Some travel guides advise against visiting Suva, Fiji’s capital, because it’s a big city with some crime, but I think we both found downtown Nadi to be more threatening due to the aggressive shopkeepers and opportunistic “guides” that will follow you down the street spouting unsolicited directions and advice in hopes of coin. More on Nadi later…

In a minibus, it cost FJ$15 each and two hours for us to traverse the two-lane Queen’s Highway from the Coral Coast to Suva. Our silent driver drove at break-neck speeds, barreling down the bumpy coastal road. There were times when sharp curves made it impossible to see on-coming traffic, but our driver liked to test his luck — and ours — by swerving across the solid lane divider to pass more leisurely paced passenger buses, private cars and taxis.

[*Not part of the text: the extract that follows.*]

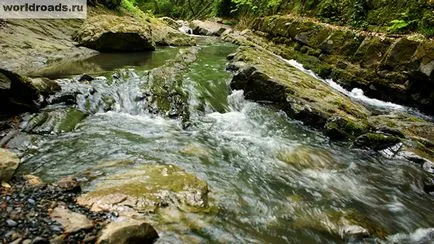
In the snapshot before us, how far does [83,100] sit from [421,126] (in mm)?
9325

He slowed only for speed bumps in the villages and to collect and deposit locals en route to jobs at the gated beach resorts. We were the only tourist passengers and so our traveling companions constantly changed.

Once past the tourist zone, the manicured vegetation gave way to wild undergrowth and enormous trees so burdened by untrimmed boughs they looked like small, shaggy green hills from a distance. The village homes we passed were modest, flat-roofed rectangles consisting of wood or bare cement block. At least one village appeared intermixed with both these more modern homes and traditional thatched Fijian huts. Skinny horses on short leads stared off into space while their bovine counterparts roamed freely (and blocked traffic) as suited them.

Fiji Museum

Fiji Museum

We knew we were near Suva when stately, multi-storied homes with picture windows replaced the humble village homes and industrial compounds and stacks of inbound and outbound freight containers lined the road. And, of course, there was the cruise ship. In the southeast U.S., we take mini-holidays on cruise ships destined for the Caribbean — particularly the Bahamas. On the opposite side of the world, the Aussies and Kiwis get their tropical island fix by cruising to Fiji. The only difference is that in the Caribbean, both the natives and tourists dress like beach bums. From personal observation and from what I gathered at the National Museum,  the Fijian wardrobe has transformed over the past 100 years or so from loincloths and bare chests to ties and long “skirts” for both the men and women (on men, they are called “sulus“). I don’t recall spotting a single bare arm or woman in pants in Sigatoka. Many of the cruise ship tourists, however, dress like slobs.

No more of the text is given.